==== Excerpt ====

Blog #30

Well, more review I guess…let’s go over concavity and the 2nd Derivative Test.

Okay, concavity. To test concavity, you use the same steps as the first derivative test, but with the 2nd derivative. To review, here are the steps:
1. Take the 2nd derivative.
2. Set it equal to 0.
3. Solve for x.
4. Check differentiability.
5. Set up intervals.
6. Pick numbers on the intervals and plug them into the 2nd derivative.
7. If you get a positive number, it is concave up. If you get a negative number it is concave down.
8. If there is a change (like from positive to negative or vice versa), it is a point of inflection.

Ex. 1) Determine the open intervals on which the graph f(x) = -x^3 + 6x^2 – 9x – 1 is concave up or down.
f’(x) = -3x^2 + 12x – 9
f’’(x) = -6x + 12
-6x + 12 = 0
-6x = -12
x = 2
It is differentiable.
(-infinity, 2) u (2, infinity)
f’’(1) = positive #
f’’(3) = negative #
concave up: (-infinity, 2)

====

- [What you are asked to do] Please proceed with the calculus blog post on concavity and the second derivative test, picking up right after its last line.

==== Provided information ====

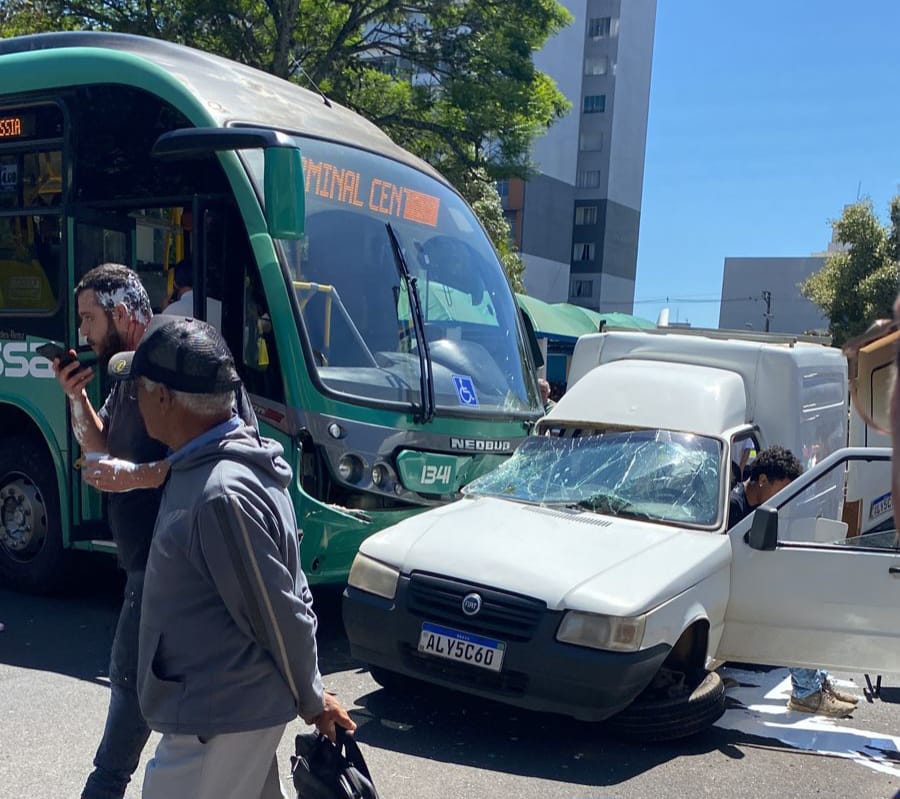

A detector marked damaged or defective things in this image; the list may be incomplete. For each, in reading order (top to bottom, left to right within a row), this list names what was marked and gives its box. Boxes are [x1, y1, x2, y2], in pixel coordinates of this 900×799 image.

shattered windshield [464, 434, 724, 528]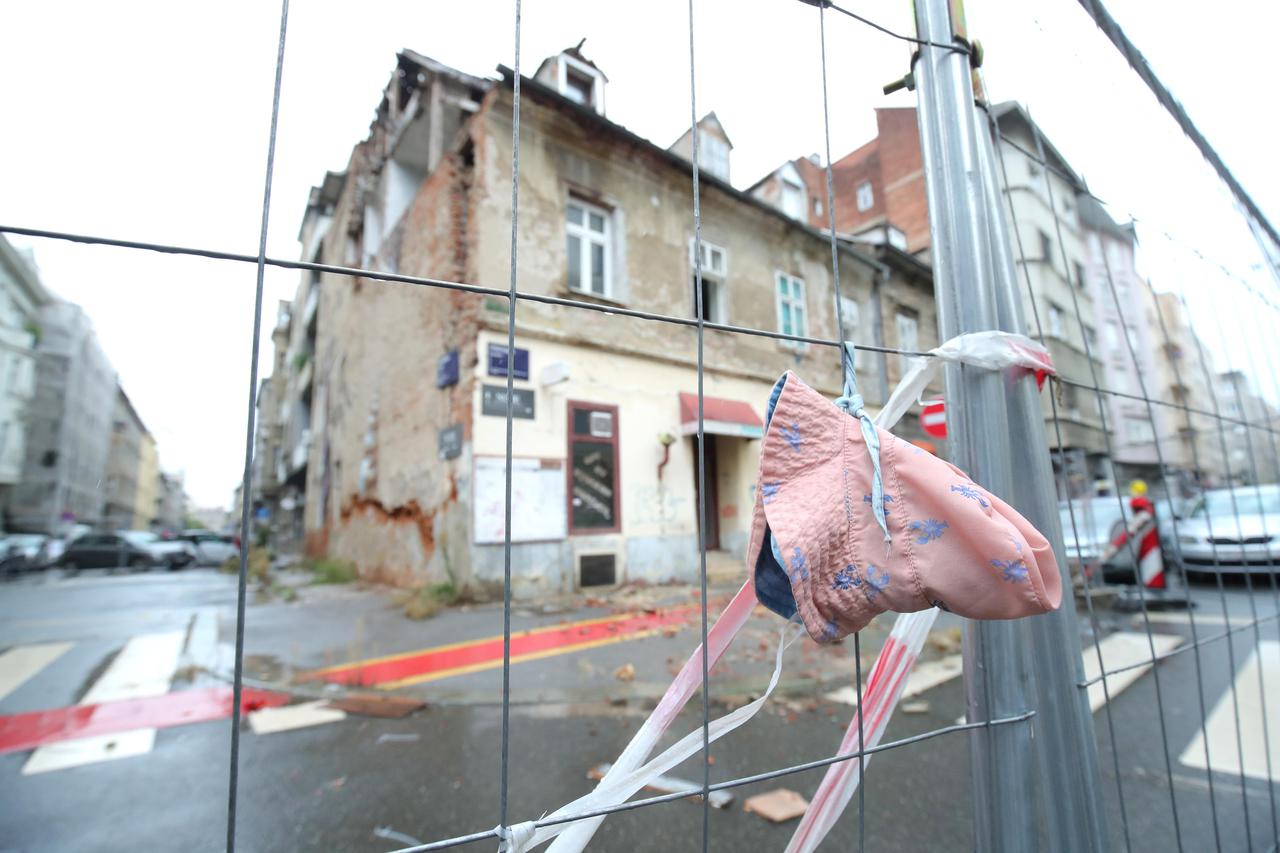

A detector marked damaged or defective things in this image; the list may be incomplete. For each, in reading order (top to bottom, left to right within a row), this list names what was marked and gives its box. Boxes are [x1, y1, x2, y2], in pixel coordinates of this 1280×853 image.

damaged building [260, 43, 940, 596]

====
==== Provided information ====

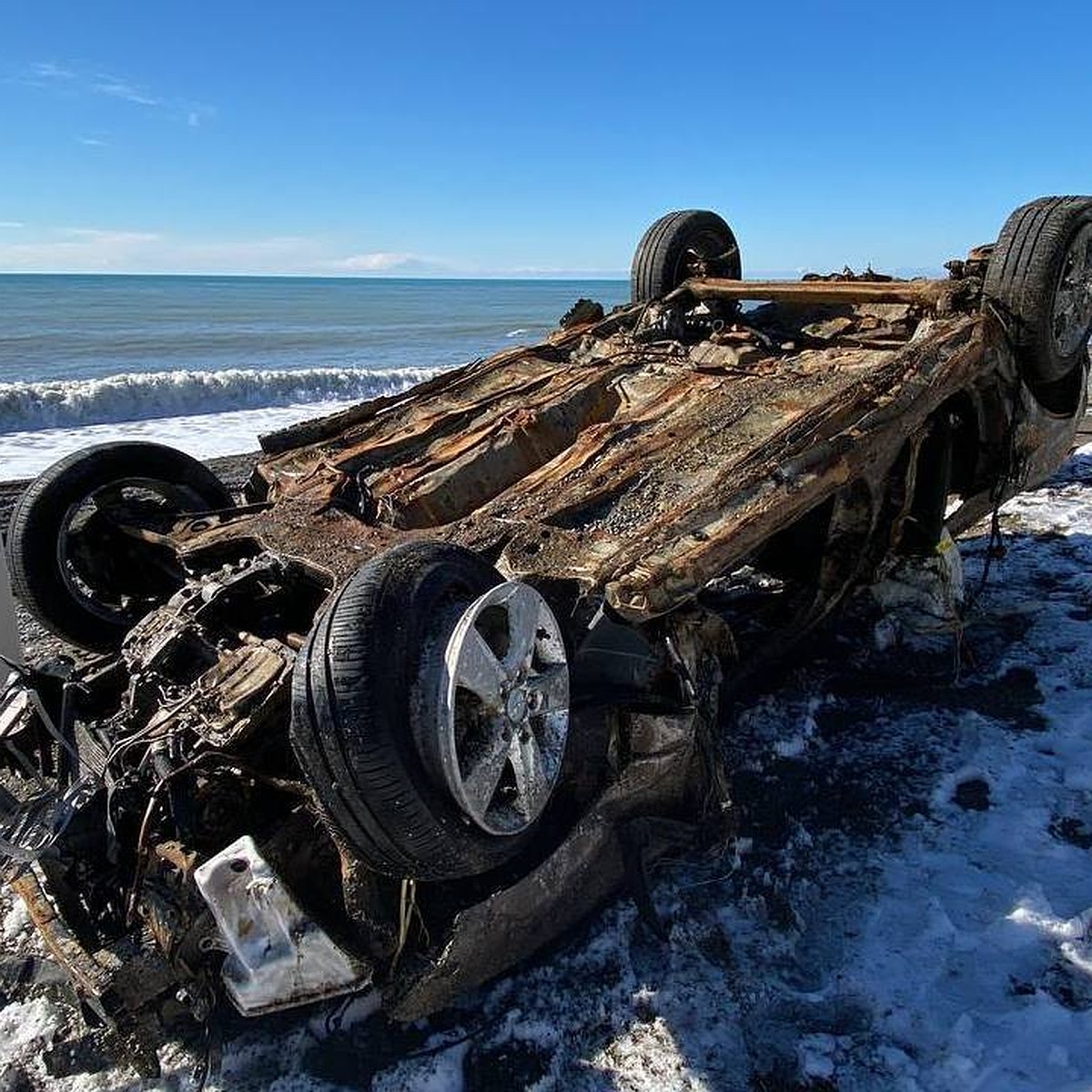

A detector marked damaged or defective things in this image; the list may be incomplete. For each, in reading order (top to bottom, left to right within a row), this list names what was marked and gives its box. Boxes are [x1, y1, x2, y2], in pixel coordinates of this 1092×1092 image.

====

- [Answer to the exercise]
concave down: (2, infinity)
*Note that the question does not ask for the point of inflection, but if it did, you would say: At x = 2 there is a point of inflection.

Now, the 2nd Derivative Test. It is simply a shortcut for the 1st Derivative Test. Also, this test does not always work. If for step 7 you get a 0, the test fails. If that ever happens, you must use the 1st Derivative Test. Anyway, the steps are:
1. Take the 1st derivative.
2. Set it equal to 0.
3. Solve for x.
4. Check differentiability.
5. Take the 2nd derivative.
6. Plug in your critical points (your x-values) into the 2nd derivative.
7. If you get a positive number, it is a min. If you get a negative number, it is a max.

Ex. 2) Use the 2nd Derivative Test to find the relative extrema of f(x) = x^3 – 3x^2 + 3.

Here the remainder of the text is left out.